EPA’s Lead and Copper Rule Improvements (LCRI), finalized in October 2024, demands full replacement of lead pipes within 10 years starting around late 2027, with aggressive targets for communities like Cedar Rapids. The city is talking about aiming for near-complete inventory resolution by 2037 and prioritizing replacements on the public side—but that slow-walk timeline coincides perfectly with pouring concrete and chasing tourist dollars for the casino instead of treating this as the public health emergency it is.

This isn’t coincidence; it’s elite capture in action. Globalist-style priorities and big development interests always seem to trump the basics like safe water for American workers and children. Lead exposure hits kids hardest—lowering IQs, causing behavioral issues, and hammering working-class neighborhoods in older parts of town where these pipes linger. Cedar Rapids banned new lead lines back in 1971, but legacy pipes remain, and the city’s corrosion control only goes so far. While officials pat themselves on the back for adding chemicals to coat pipes, families are left wondering why the same urgency applied to casino approvals isn’t slamming into a full-court press on pipe replacements.

The consequences are clear for everyday Cedar Rapids residents. Delayed action means continued risk of lead in tap water for pregnant moms, infants, and schoolkids in affected homes.
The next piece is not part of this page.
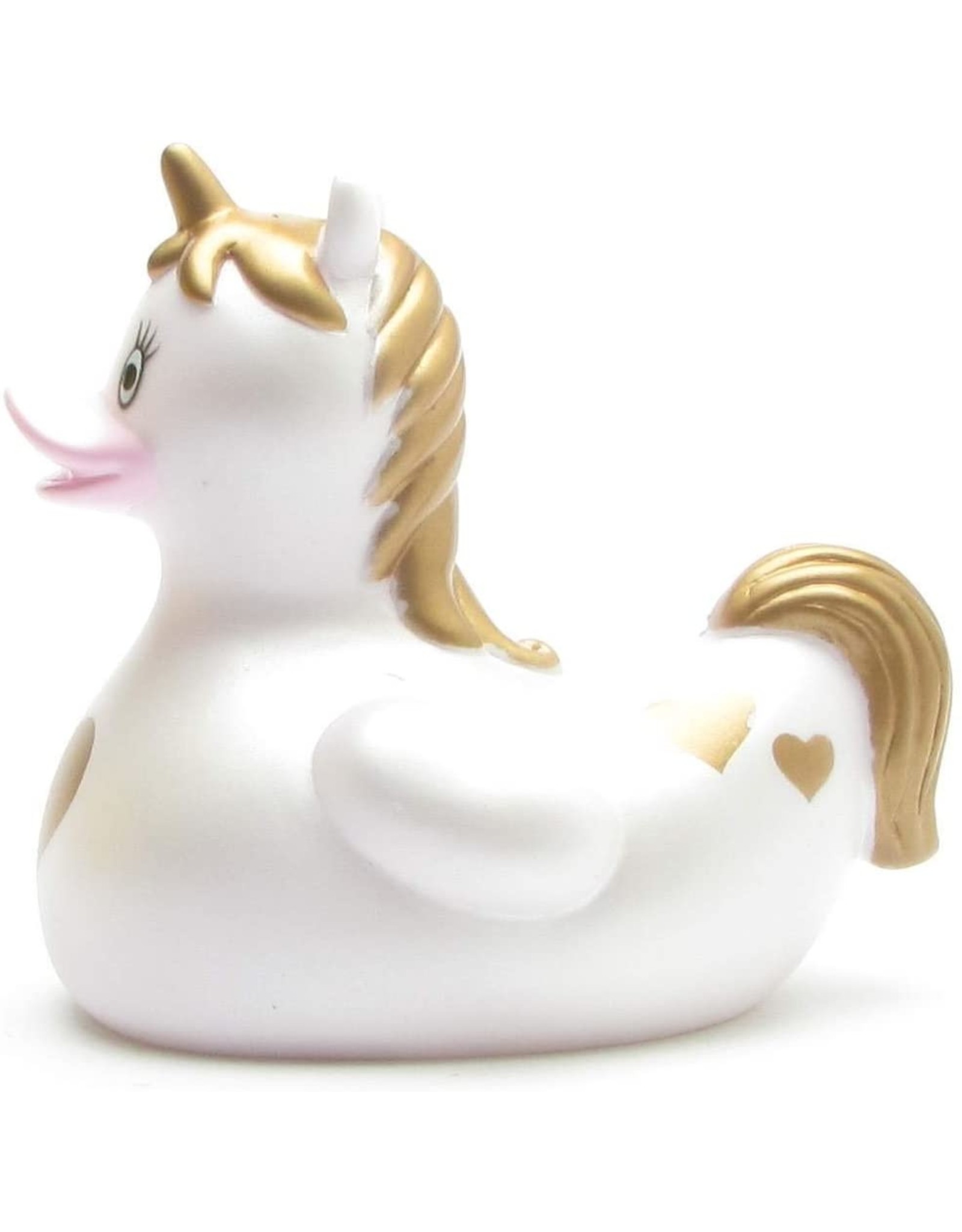 Unicorn Heart Golden Rubber Duck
Homeowners bear the brunt on private-side replacements, which get expensive fast, while city resources and staff bandwidth shift toward making sure the casino’s shell goes up on schedule. This is the same pattern we see nationwide: out-of-touch local bureaucrats and developers chase economic “wins” that benefit connected insiders and tourism, while ignoring the quiet betrayal of middle-class families dealing with aging infrastructure.
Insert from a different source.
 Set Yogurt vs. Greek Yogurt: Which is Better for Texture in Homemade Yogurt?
It’s time for real accountability in Cedar Rapids. City leaders should redirect every available dollar and crew toward accelerating full lead service line replacements—public and private sides—using EPA and state revolving funds before the 10-year clock runs out. Put American families and public health first, not casino developers chasing New Year’s Eve 2026 ribbon-cuttings. Secure borders start at home with secure, safe basics like clean water. Patriots in Linn County need to demand their officials stop the surrender to flashy projects and deliver on core responsibilities: safe drinking water, law and order, and policies that actually protect working Americans instead of selling out to the next big spectacle. The lead pipes must go—now—not after the slot machines start ringing.